Но домой ему все-таки не хотелось. Он продолжал почти бегом носиться по улицам, машинально, без цели. Какое ему дело до Германии, ему, еврейскому юноше? Ничего другого дядя Иоахим не мог иметь в виду, если думать, что слова имеют смысл. А уж если такой глубоко порядочный и умный человек, как дядя Иоахим, не считает его немцем, то, значит, Фогельзанг не просто зловредный идиот.

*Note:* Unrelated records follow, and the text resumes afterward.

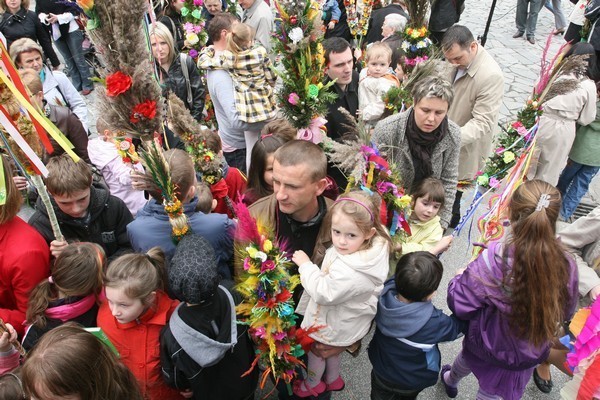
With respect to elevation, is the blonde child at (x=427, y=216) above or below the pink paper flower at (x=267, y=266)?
below

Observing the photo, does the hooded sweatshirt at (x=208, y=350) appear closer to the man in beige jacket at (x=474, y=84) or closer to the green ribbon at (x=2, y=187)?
the green ribbon at (x=2, y=187)

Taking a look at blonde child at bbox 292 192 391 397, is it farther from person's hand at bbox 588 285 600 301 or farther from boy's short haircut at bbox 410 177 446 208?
person's hand at bbox 588 285 600 301

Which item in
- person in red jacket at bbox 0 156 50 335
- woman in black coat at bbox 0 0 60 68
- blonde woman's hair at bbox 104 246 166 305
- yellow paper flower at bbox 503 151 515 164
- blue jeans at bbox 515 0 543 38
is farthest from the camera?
blue jeans at bbox 515 0 543 38

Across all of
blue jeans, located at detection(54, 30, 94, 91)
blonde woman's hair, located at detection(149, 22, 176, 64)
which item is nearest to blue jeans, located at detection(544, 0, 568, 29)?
blonde woman's hair, located at detection(149, 22, 176, 64)

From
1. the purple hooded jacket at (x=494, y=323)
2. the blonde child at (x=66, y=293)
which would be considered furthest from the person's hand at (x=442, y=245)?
the blonde child at (x=66, y=293)

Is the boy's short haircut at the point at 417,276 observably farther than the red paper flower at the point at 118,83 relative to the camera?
Yes

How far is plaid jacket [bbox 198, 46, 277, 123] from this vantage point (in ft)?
13.8

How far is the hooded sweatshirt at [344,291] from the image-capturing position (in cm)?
230

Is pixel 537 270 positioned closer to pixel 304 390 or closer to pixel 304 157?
pixel 304 157

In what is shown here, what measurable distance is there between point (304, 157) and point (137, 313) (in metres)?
1.26

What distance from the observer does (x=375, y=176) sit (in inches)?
110

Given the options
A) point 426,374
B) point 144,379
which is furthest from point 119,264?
point 426,374

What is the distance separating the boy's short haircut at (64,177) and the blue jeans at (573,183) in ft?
16.1

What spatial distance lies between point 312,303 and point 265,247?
0.59 metres
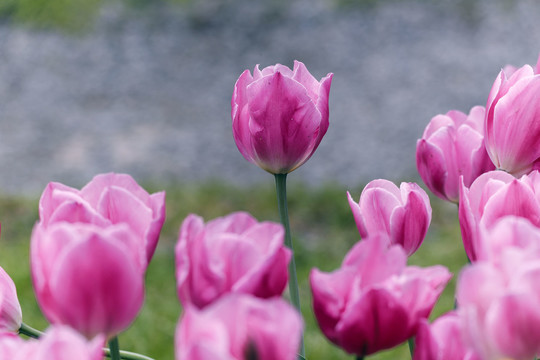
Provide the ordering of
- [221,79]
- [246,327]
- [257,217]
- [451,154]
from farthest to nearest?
[221,79]
[257,217]
[451,154]
[246,327]

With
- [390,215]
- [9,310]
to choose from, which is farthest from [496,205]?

Домой он вернулся очень поздно, его уже ждали с ужином. Лизелотта сказала ему, что после обеда приходила Рут с дядей Эдгаром. Рут очень жалела, что не застала его. В общем, ужин прошел молчаливо и тягостно. Больше всех говорила Лизелотта. Она говорила о музыке, о концертах в филармонии. Обычно Бертольд ходил на генеральные репетиции в воскресенье утром, а Лизелотта с Мартином посещали самый концерт в понедельник вечером. Завтра утром генеральная репетиция Четвертой симфонии Брамса и его же скрипичного концерта. Дирижирует Фуртвенглер Фуртвенглер Вильгельм (1886–1954) – немецкий дирижер, один из крупнейших музыкантов XX века. Вначале сотрудничал с властями третьей империи, но потом, возмущенный травлей композитора Хиндемита, демонстративно отказался от всех должностей, которые занимал.

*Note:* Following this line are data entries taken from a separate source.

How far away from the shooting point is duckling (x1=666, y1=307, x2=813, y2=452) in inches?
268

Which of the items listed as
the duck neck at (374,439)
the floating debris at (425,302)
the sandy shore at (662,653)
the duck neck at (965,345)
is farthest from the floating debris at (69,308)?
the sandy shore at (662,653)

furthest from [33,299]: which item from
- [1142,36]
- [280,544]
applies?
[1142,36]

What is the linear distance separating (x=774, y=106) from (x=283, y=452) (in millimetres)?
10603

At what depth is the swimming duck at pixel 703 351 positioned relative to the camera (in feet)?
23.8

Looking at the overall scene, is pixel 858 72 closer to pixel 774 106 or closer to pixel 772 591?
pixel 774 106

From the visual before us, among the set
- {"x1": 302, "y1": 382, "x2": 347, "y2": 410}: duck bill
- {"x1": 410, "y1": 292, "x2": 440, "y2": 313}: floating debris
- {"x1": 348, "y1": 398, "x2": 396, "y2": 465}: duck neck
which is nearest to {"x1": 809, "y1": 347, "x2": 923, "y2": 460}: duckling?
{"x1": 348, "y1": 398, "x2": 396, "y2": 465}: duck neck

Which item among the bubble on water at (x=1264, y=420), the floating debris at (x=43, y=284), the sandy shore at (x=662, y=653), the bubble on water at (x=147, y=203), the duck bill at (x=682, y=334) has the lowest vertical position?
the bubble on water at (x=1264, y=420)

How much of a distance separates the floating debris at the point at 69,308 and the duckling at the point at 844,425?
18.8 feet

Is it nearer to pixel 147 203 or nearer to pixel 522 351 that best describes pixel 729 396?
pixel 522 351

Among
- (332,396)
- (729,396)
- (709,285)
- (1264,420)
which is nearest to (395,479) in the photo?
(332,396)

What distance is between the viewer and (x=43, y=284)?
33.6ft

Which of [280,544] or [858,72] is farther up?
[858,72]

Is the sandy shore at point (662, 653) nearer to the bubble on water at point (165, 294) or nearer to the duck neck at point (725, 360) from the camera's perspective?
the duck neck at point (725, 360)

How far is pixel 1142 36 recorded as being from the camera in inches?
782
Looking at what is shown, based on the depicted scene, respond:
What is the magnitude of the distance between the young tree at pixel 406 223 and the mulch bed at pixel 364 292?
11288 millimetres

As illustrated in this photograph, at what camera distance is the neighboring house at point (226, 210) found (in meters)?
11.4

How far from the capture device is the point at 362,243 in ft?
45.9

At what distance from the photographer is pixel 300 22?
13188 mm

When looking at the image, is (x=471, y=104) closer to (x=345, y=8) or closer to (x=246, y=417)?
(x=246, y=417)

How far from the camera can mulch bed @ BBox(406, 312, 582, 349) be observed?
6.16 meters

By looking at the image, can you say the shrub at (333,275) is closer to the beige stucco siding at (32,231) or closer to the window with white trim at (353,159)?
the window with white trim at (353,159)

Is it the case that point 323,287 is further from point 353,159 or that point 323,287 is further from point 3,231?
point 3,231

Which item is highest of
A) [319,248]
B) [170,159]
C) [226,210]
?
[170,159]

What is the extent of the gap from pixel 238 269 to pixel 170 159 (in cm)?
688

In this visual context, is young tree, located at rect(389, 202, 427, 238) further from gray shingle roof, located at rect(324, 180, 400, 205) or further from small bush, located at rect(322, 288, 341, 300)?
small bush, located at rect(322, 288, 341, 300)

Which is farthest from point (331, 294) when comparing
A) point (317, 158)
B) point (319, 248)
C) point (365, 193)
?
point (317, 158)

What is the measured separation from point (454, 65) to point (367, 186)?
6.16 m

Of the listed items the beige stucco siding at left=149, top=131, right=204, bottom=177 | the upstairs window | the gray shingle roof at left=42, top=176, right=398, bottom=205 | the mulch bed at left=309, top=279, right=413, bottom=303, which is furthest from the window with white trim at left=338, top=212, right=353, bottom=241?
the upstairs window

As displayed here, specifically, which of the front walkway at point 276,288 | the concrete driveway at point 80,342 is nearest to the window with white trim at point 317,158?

, солист Карл Флеш. Бертольд сомневался, удастся ли ему пойти завтра, у него много дел. И Мартин пока не может сказать, будет ли он свободен в понедельник вечером.
Бертольд думал, что вот ведь какие к нему предъявляют требования. А отчего бы не раскрыть рот и не поговорить с ним еще раз. Сначала горячатся и кричат на него, а потом играют с ним в молчанку.

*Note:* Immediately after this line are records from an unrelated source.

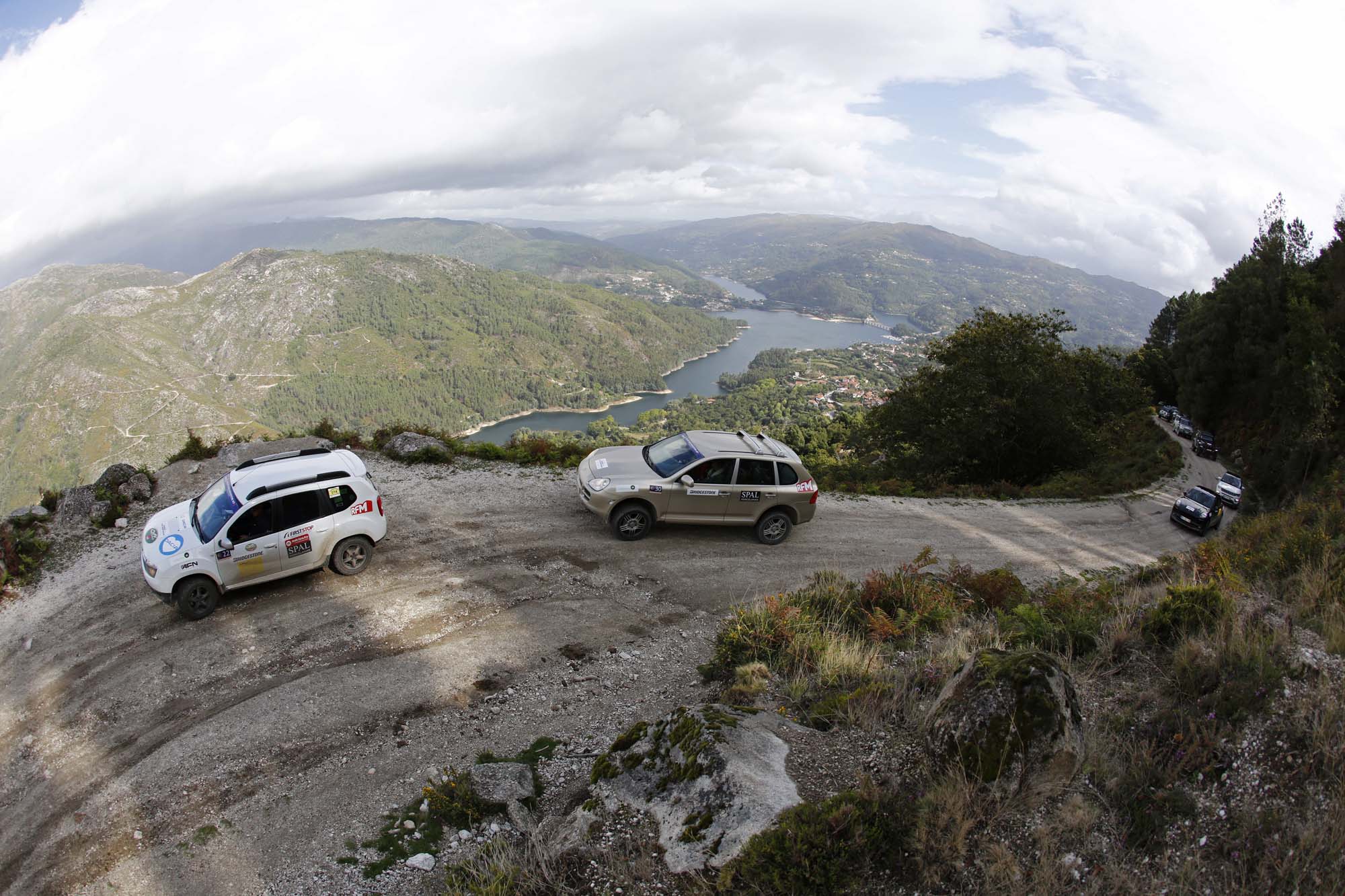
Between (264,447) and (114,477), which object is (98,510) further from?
(264,447)

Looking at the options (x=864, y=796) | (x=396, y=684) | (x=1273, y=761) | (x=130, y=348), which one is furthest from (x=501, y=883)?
(x=130, y=348)

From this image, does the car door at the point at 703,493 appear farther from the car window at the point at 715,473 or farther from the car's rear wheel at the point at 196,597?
the car's rear wheel at the point at 196,597

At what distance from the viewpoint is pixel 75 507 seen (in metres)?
11.8

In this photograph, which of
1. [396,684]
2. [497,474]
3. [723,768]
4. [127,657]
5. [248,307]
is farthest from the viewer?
[248,307]

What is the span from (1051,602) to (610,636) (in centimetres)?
617

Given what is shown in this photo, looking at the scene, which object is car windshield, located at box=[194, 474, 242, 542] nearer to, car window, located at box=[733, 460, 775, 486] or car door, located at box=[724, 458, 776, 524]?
car door, located at box=[724, 458, 776, 524]

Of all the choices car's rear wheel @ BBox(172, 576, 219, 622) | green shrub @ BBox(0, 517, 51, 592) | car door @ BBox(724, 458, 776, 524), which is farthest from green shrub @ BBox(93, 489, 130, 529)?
car door @ BBox(724, 458, 776, 524)

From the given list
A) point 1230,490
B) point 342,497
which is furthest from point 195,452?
point 1230,490

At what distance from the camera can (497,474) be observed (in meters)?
14.2

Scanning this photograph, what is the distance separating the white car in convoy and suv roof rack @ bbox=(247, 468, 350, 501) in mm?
10

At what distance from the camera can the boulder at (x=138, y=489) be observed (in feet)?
40.7

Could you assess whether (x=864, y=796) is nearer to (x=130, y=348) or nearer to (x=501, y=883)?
(x=501, y=883)

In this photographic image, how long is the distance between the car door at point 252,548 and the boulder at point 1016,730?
9032 mm

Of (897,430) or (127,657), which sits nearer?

– Четвертая симфония, – говорит Лизелотта, – это е-мольная. В скрипичном концерте очень хорошая первая фраза.
Бертольд сидит и ждет: неужели отец не заговорит? Но тот молчит. Бертольд возмущен.
Он вздохнул с облегчением, когда ужин наконец кончился. Бертольд любил порядок. Но в этот вечер в тишине своей комнаты он не стал аккуратно складывать платье, как делал это всегда. Он свалился на постель и уже в полусне услышал, как на улице, протяжно завизжав, затормозил автобус; он заснул крепко, глубоко.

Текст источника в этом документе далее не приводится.